Encouraged by the dollar exchange rate, far-flung destinations such as the Caribbean are fast becoming the holidays of choice, taking over from European favourites such as Spain. They are also luring people who usually holiday in the UK.
Grocers already recognise the value of associating themselves with the holiday market, as loyalty card link-ups such as Tesco’s with Avis and Nectar with online travel operator eBookers attest.
Aided by such activity and the public meanwhile switching to supermarkets for their general medicinal needs, grocery retailers are now key outlets for holiday health lines.
During 2004, over-the-counter medicine suppliers collectively applied for licences to switch summer medicine lines that were previously pharmacy-only on to the General Sales List.
These included Wasp-Eze Bites & Stings Spray, Benadryl Allergy Relief for hayfever and Procter & Gamble’s tummy trouble remedy Pepto-Bismol.

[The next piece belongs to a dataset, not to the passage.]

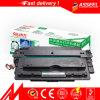 Compatible Toner Cartridge CF214A for HP Laserjet Enterprise 700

IMS Health’s PharmaTrend Offtake Report data for January reveals that, in both value and volume growth, grocers massively outstripped pharmacies in the four key summer health markets of hayfever and allergy relief, antidiarrhoeals, skin-cleansing products and bite and sting creams.

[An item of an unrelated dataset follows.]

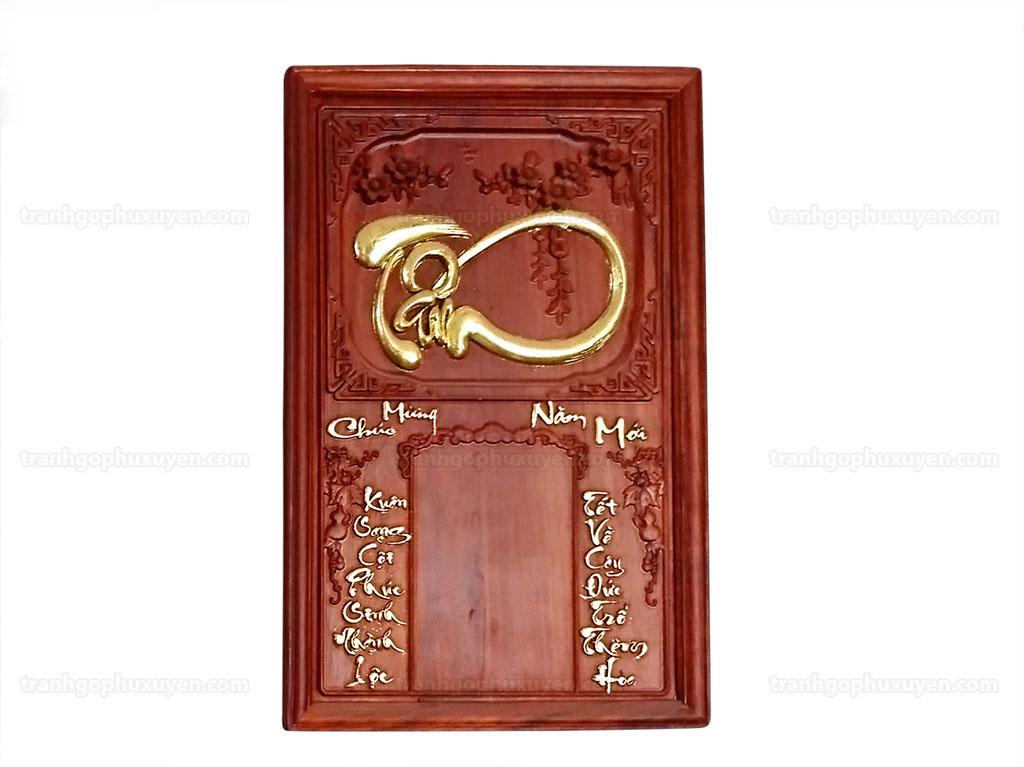 Đốc lịch gỗ hương chữ Tâm thư pháp 67cm - TGPX2235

Suncare products, however, remain more of a challenge to grocers, which yet again have failed to topple Boots - whose Soltan brand remains the UK’s top-selling suncare brand - off its pole position as a summer remedies retailer [TNS Superpanel 52 w/e February 27, 2005].
The prospect of an improved summer this year will be welcome. Last year, on the back of just one hot week and improved consumer ‘sun-sense’, Sainsbury reported that sales of sunscreen put in their
biggest single increase for 10 years, with sales of medium and high-factor sunscreens up 10% and children’s sunscreen products one third.

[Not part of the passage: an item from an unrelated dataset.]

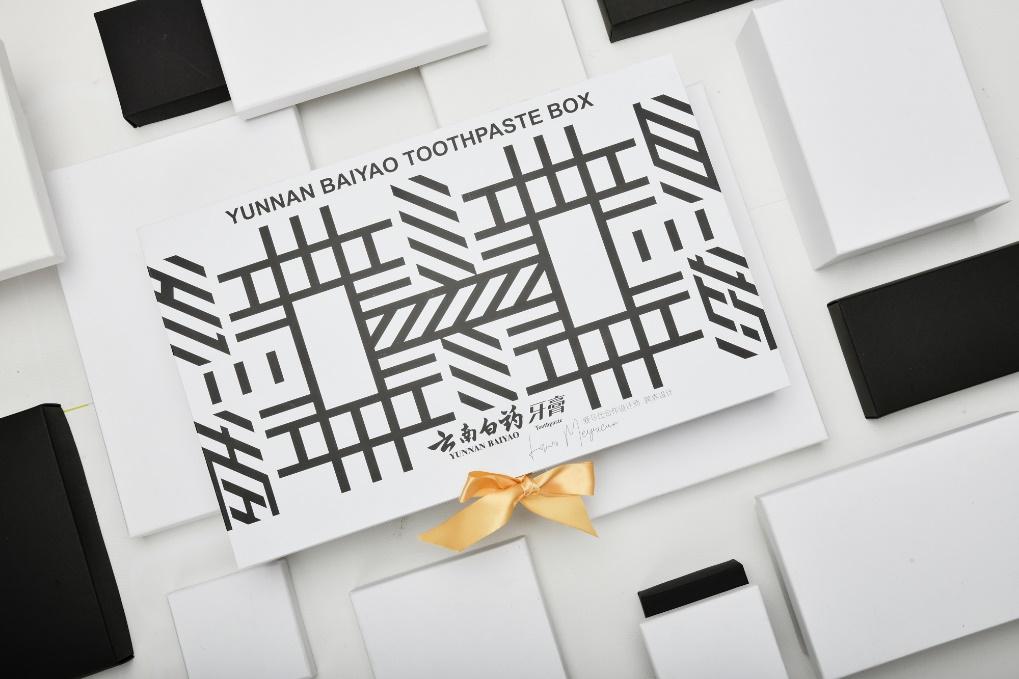 [热点]用白与黑演绎当代优雅看爱马仕设计师重新定义云南白药牙膏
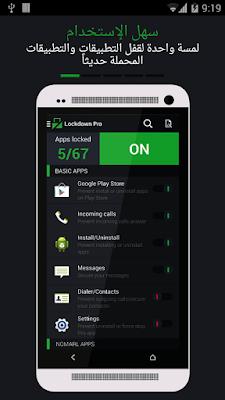 تحميل تطبيق Lockdown Pro مجانا للأندرويد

Hot summers can also lead to an increased occurrence of people suffering from hayfever.
Volume sales soared 42.4% in the hayfever remedies sector, with a value increase of 2.7% [TNS 52w/e February 27, 2005], leading grocers to develop the range in terms of both brands and own label this year.
Asda says sales within the hayfever category rose more than 100% in its stores last year. The chain is developing its own-label hayfever offering further this year to include tablets and liquids.
Senior healthcare buyer John Shoesmith says: “The allergy area is the prime area where consumers are switching from pharmacy to grocery, largely through a greater understanding of the symptoms of and treatments for hayfever.
This is also driving them to trade out of the key brands into tertiary and own-label.”
This month, the chain also became the first grocery multiple to list the £9.99 Imutest range of home allergy-testing kits.
According to the manufacturer, Britons now spend an average £55m a year on self-diagnosis, a spend being targeted by the brand’s £350,000 marketing campaign for this year. In Asda, the range is being merchandised in the health and beauty aisles.
GlaxoSmithKline is to spend £4.7m on its hayfever portfolio this summer, in a campaign that will include television advertising and sponsorship, radio, press and London Underground posters.
At the same time, Pfizer has launched Benadryl Allergy Relief, which is a fast-acting grocery hayfever remedy that is designed to complement its existing One-A-Day grocery line.
A £3.5m promotional campaign running until the end of June aims to communicate grocery’s ideal positioning as an outlet for distress purchases, says senior brand manager Vivan Pinto.